→ **What the task requires**: Copy nothing but the lines below, from the one with "gutem Zustand, ..." through the one with "Ludu i otkačenu", exactly as written; no pictures should appear.

→ **Entries supplied**:
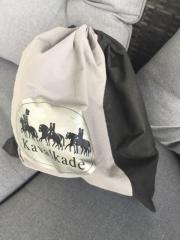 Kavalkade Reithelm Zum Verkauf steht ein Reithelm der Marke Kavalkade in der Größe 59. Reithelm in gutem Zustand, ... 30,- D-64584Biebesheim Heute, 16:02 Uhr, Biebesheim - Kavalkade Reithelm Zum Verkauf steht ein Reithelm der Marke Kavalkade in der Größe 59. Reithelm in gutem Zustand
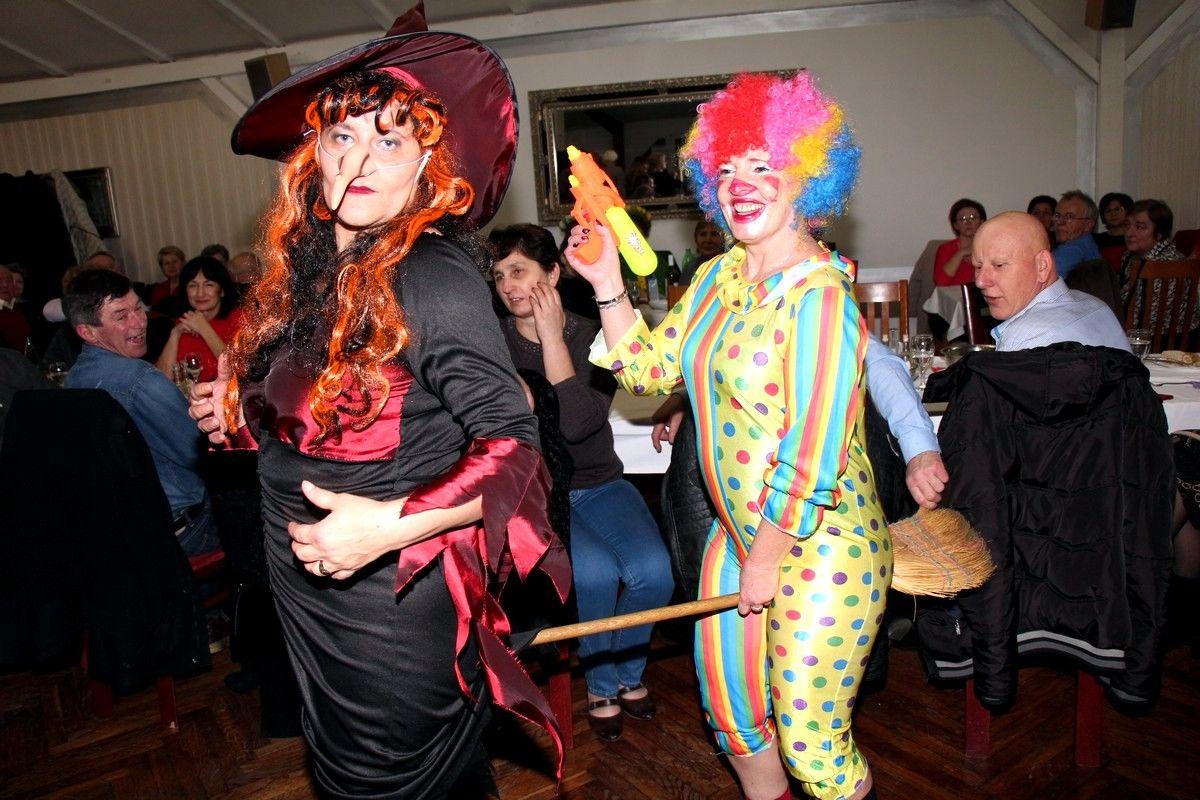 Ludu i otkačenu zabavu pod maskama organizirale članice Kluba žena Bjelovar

---

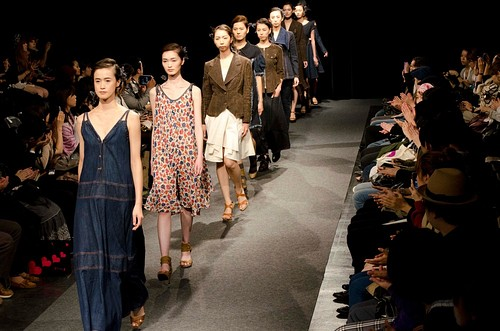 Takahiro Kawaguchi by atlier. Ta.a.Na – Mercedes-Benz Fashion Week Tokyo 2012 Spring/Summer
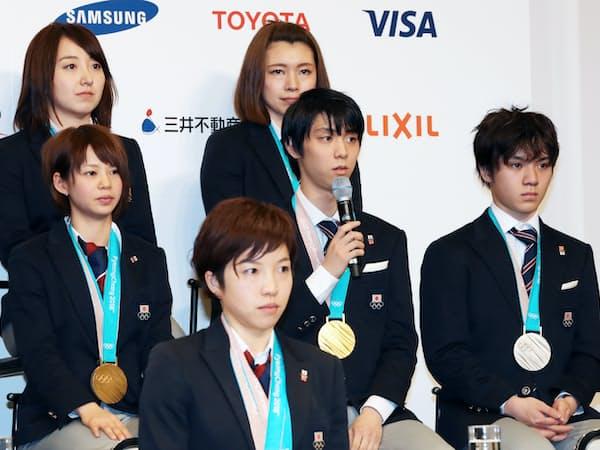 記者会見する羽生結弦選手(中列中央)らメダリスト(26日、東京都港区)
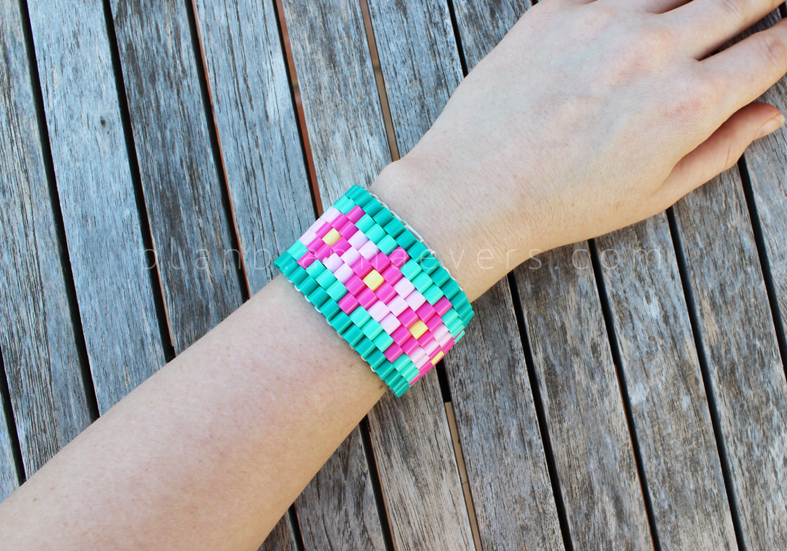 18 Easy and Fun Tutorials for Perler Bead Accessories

→ **Result**:
 Kavalkade Reithelm Zum Verkauf steht ein Reithelm der Marke Kavalkade in der Größe 59. Reithelm in gutem Zustand, ... 30,- D-64584Biebesheim Heute, 16:02 Uhr, Biebesheim - Kavalkade Reithelm Zum Verkauf steht ein Reithelm der Marke Kavalkade in der Größe 59. Reithelm in gutem Zustand
 Ludu i otkačenu zabavu pod maskama organizirale članice Kluba žena Bjelovar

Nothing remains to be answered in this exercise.